Note that I provide only 5 leases to internal computers. All my systems (besides those being tested) are static ipaddresses and associated settings.

Please change the lines as needed but do not forget the curly brackets.

Then we need to restart the dhcpd server so that changes take effect. We also want to make sure it starts after a reboot.

Quote:

service dhcpd start

chkconfig dhcpd on

If you get no errors you have completed the basic setup of your dhcpd server. Now we move on to getting the other computers to recognize and access it.

In my setup I have security turned off on the internal network as no one really has access to it except my static systems. Therefore, Turn off selinux.

On your dhcpd server we setup a simple firewall using the GUI program. Please check to make sure its called this (Gufw) its the gnome firewall graphic frontend. Fedora and Ubuntu probably have different names for it.

Quote:

apt-get install Gufw

Run the config program for your firewall and tell it:

1. Your internal nic is trusted.
2. Forward connections coming in on internal network.

Most mistakes in setting up network access are because packet forwarding is not turned on.

You can turn on packet forwarding manually by running the command below:

Quote:

echo 1 > /proc/sys/net/ipv4/ip_forward

Make sure your internal nic is wide open as far as security goes for testing purposes. After everything is running fine you can tweek it. I would suggest you install the nmap program and run it on your internal server ipaddress.

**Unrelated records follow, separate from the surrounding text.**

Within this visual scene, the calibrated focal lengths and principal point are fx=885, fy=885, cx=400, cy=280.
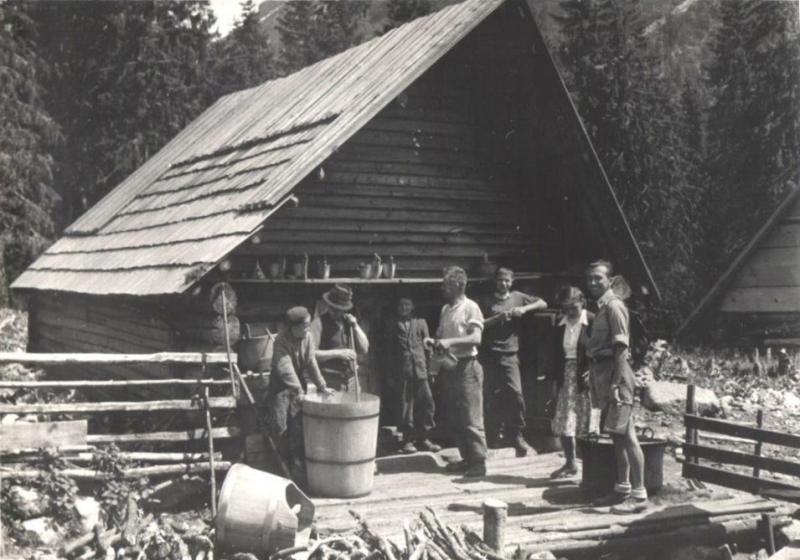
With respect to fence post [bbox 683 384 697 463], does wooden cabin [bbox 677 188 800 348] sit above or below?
above

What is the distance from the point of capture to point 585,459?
8.55m

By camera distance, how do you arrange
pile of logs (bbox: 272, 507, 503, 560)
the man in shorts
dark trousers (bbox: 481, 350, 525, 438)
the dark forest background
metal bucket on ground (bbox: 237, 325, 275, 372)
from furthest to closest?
1. the dark forest background
2. dark trousers (bbox: 481, 350, 525, 438)
3. metal bucket on ground (bbox: 237, 325, 275, 372)
4. the man in shorts
5. pile of logs (bbox: 272, 507, 503, 560)

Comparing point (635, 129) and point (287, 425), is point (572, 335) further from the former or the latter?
point (635, 129)

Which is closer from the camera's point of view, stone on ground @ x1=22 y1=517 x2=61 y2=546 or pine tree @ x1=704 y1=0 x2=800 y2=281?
stone on ground @ x1=22 y1=517 x2=61 y2=546

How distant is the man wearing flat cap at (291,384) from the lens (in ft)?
28.6

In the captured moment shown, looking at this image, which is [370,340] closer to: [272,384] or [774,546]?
[272,384]

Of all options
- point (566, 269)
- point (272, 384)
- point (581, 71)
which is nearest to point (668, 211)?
point (581, 71)

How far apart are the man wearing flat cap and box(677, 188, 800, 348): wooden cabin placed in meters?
4.77

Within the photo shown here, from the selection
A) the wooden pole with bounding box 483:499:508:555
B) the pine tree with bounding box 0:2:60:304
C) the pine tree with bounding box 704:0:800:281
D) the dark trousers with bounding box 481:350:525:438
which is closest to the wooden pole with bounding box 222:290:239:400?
the dark trousers with bounding box 481:350:525:438

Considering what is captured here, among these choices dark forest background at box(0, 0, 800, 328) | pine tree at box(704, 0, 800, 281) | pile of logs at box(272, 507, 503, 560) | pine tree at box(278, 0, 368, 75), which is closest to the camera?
pile of logs at box(272, 507, 503, 560)

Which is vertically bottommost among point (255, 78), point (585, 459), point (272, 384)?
point (585, 459)

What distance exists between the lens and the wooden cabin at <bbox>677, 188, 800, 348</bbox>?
396cm

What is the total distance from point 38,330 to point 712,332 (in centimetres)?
1405

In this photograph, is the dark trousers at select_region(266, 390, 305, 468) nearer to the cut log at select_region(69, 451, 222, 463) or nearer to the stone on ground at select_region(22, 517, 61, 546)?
the cut log at select_region(69, 451, 222, 463)
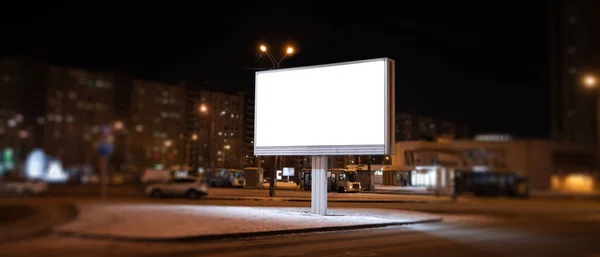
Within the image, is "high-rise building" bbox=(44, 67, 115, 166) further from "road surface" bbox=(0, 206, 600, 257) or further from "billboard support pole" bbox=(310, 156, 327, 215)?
"billboard support pole" bbox=(310, 156, 327, 215)

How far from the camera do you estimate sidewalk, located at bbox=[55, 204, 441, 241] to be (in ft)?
32.6

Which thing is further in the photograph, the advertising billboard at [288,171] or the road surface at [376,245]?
the advertising billboard at [288,171]

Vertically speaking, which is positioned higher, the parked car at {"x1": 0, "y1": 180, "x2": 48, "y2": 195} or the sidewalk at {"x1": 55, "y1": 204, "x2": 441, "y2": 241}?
the parked car at {"x1": 0, "y1": 180, "x2": 48, "y2": 195}

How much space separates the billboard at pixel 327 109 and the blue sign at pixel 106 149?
10.3 m

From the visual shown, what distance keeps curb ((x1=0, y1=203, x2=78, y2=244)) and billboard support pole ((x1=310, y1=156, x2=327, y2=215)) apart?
34.7 feet

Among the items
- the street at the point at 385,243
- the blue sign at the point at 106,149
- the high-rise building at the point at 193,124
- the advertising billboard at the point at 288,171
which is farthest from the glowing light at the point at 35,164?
the advertising billboard at the point at 288,171

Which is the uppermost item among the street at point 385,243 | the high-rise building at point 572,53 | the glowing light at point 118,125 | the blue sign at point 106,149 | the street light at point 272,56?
the high-rise building at point 572,53

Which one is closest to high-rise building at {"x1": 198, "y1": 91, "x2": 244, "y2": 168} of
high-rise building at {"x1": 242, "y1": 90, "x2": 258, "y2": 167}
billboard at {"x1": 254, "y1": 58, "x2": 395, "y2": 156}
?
high-rise building at {"x1": 242, "y1": 90, "x2": 258, "y2": 167}

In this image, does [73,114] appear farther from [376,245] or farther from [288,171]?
[288,171]

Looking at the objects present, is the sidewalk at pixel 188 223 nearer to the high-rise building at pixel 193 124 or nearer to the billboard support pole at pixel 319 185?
the billboard support pole at pixel 319 185

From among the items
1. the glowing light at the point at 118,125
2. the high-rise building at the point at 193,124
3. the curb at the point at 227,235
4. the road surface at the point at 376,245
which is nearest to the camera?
the glowing light at the point at 118,125

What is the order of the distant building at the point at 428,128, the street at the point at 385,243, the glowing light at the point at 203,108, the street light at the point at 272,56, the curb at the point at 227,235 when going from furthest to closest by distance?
1. the distant building at the point at 428,128
2. the street light at the point at 272,56
3. the glowing light at the point at 203,108
4. the curb at the point at 227,235
5. the street at the point at 385,243

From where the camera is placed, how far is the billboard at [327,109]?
16938 millimetres

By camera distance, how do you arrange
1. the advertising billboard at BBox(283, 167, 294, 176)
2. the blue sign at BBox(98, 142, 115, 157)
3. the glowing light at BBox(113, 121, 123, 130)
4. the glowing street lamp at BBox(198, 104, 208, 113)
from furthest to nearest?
the advertising billboard at BBox(283, 167, 294, 176), the glowing street lamp at BBox(198, 104, 208, 113), the glowing light at BBox(113, 121, 123, 130), the blue sign at BBox(98, 142, 115, 157)
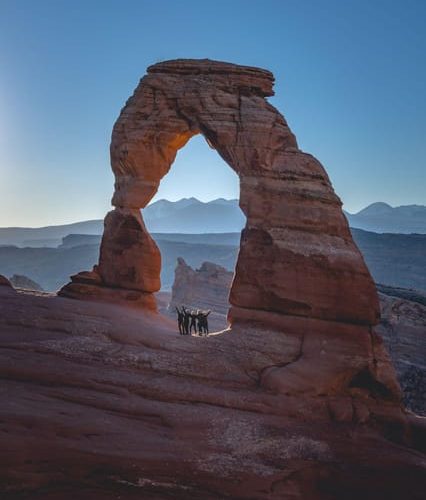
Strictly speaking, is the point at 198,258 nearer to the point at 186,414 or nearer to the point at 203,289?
the point at 203,289

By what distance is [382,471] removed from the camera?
12.9m

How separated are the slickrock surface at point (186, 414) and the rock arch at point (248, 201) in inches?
53.4

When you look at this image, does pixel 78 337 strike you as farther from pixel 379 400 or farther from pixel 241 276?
pixel 379 400

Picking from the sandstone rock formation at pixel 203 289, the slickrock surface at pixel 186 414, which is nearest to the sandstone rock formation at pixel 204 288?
the sandstone rock formation at pixel 203 289

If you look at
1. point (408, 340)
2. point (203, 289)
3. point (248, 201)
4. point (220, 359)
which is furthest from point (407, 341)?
point (203, 289)

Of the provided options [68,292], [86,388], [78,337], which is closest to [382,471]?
[86,388]

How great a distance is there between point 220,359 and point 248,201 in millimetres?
5815

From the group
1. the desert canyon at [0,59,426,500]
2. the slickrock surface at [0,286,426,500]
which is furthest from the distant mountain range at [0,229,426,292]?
the slickrock surface at [0,286,426,500]

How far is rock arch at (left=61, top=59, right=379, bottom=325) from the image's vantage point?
17156 millimetres

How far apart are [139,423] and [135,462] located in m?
1.50

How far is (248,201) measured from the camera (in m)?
18.1

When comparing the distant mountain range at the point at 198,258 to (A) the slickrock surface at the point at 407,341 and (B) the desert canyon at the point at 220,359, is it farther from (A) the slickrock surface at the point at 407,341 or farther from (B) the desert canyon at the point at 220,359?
(B) the desert canyon at the point at 220,359

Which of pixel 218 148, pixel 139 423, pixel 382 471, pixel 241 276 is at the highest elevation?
pixel 218 148

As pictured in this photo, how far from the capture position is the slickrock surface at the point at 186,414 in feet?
34.9
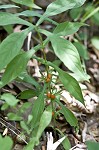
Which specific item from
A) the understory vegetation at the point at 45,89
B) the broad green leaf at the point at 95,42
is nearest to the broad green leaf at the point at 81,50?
the understory vegetation at the point at 45,89

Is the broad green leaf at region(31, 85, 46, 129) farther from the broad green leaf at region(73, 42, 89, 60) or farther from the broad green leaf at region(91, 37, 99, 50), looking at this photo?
the broad green leaf at region(91, 37, 99, 50)

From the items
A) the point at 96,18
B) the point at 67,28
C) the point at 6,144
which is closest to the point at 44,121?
the point at 6,144

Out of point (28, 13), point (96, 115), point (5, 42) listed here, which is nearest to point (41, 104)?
point (5, 42)

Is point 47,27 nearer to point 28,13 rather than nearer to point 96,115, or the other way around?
point 96,115

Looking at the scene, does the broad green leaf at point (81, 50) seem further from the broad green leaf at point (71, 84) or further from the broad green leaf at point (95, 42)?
the broad green leaf at point (71, 84)

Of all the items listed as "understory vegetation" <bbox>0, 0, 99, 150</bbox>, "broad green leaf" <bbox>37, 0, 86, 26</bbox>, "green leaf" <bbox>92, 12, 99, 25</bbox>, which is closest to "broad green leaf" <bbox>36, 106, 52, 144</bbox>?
"understory vegetation" <bbox>0, 0, 99, 150</bbox>

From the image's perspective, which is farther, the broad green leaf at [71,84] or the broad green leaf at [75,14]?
the broad green leaf at [75,14]
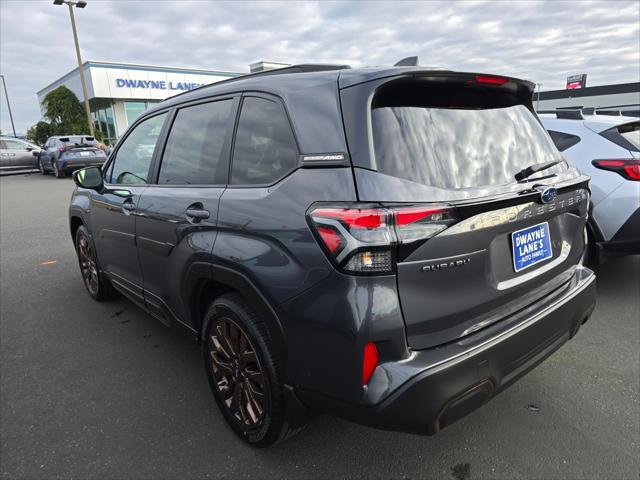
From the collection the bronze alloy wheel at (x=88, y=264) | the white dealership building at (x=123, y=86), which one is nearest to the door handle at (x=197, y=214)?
the bronze alloy wheel at (x=88, y=264)

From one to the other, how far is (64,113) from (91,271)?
107 feet

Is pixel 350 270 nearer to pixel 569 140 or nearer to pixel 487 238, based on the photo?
pixel 487 238

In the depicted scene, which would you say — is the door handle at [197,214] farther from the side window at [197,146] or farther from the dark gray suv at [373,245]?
the side window at [197,146]

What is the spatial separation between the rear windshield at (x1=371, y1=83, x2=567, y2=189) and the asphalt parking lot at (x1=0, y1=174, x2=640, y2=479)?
1.36 meters

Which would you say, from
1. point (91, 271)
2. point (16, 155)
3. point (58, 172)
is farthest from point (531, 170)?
point (16, 155)

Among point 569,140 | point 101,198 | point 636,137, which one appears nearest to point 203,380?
point 101,198

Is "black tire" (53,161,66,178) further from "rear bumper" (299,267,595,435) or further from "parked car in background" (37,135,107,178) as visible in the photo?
"rear bumper" (299,267,595,435)

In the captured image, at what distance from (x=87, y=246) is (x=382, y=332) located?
377 centimetres

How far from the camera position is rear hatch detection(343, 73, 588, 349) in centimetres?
169

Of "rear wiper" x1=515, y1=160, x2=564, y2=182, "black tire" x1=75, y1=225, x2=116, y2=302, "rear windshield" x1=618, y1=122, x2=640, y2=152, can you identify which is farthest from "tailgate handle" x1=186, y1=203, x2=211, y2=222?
"rear windshield" x1=618, y1=122, x2=640, y2=152

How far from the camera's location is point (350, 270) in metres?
1.64

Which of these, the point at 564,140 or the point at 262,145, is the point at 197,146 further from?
the point at 564,140

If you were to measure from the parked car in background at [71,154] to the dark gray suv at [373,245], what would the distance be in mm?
16966

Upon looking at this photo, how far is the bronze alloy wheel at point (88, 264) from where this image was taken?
4312 millimetres
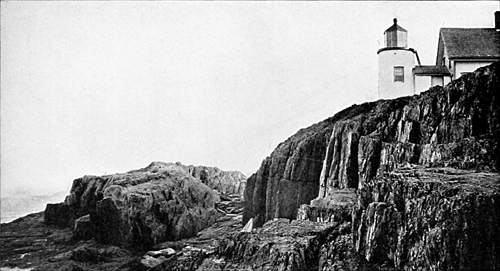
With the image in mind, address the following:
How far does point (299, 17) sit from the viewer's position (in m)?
13.6

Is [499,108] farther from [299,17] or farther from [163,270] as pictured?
[163,270]

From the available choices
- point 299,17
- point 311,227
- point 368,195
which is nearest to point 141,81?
point 299,17

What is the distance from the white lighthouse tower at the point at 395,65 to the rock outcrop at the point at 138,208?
9.05 m

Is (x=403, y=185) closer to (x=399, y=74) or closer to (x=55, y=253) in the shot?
(x=399, y=74)

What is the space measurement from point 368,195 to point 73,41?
11447 mm

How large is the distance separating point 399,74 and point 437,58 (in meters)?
1.35

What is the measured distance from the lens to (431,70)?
1450cm

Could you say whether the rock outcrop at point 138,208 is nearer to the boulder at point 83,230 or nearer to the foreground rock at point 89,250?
the boulder at point 83,230

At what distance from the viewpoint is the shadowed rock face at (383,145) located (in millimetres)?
9266

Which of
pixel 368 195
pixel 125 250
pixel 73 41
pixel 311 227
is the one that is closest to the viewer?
pixel 368 195

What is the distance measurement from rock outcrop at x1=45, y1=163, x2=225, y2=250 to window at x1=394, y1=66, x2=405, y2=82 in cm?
934

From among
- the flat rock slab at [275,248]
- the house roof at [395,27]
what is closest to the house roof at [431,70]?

Thats the setup in a nutshell. Important to remember that on this basic setup there is little internal security and that internal security is handled on a individual machine basis. I run all linux machines so its not really a problem. To help steamline the procedure and provide a quicker troublefree setup I always do these setups in this fashion:

1. Install server software and make sure internet access to/from server is established.
2. Install firewall frontend program and adjust settings.
3. Turn on packet forwarding on server and test with laptop with static ipaddress.
4. Setup and run DHCPD server.
5. Test again with laptop with dynamic settings for network.
6. Start hooking up boxes for final install.

To make things easier if your having sever problems you can use the program "firestarter" to graphically walk you thru the setup of your firewall and ip forwarding. Then backup your iptables settings with the command below and remove firestarter as I dont think its well supported anymore.

Quote:

iptables-save > <filename>

Ping is your friend. If your having problems accessing sites see if you can ping their ipaddress first. If you can then the problem is in your DNS settings for the network. If not its most likely a forwarding problem or firewall issue.

I hope this helps. Iam self taught and not a certified professional. However, Sometimes self-taught is better as you understand more.

contact me if you still have issues and I will be glad to help a fellow tech.

coffee

[lcoughey]

I know that you said that you have your reasons for using Ubuntu, but I thought I'd mention IPCop for those who are just looking for a good simple solution.

[Slaters Kustum Machines]

Quote:

Originally Posted by lcoughey

I know that you said that you have your reasons for using Ubuntu, but I thought I'd mention IPCop for those who are just looking for a good simple solution.

I have used ipcop and it is very easy to setup and use. Just started dabbling into Untangle myself.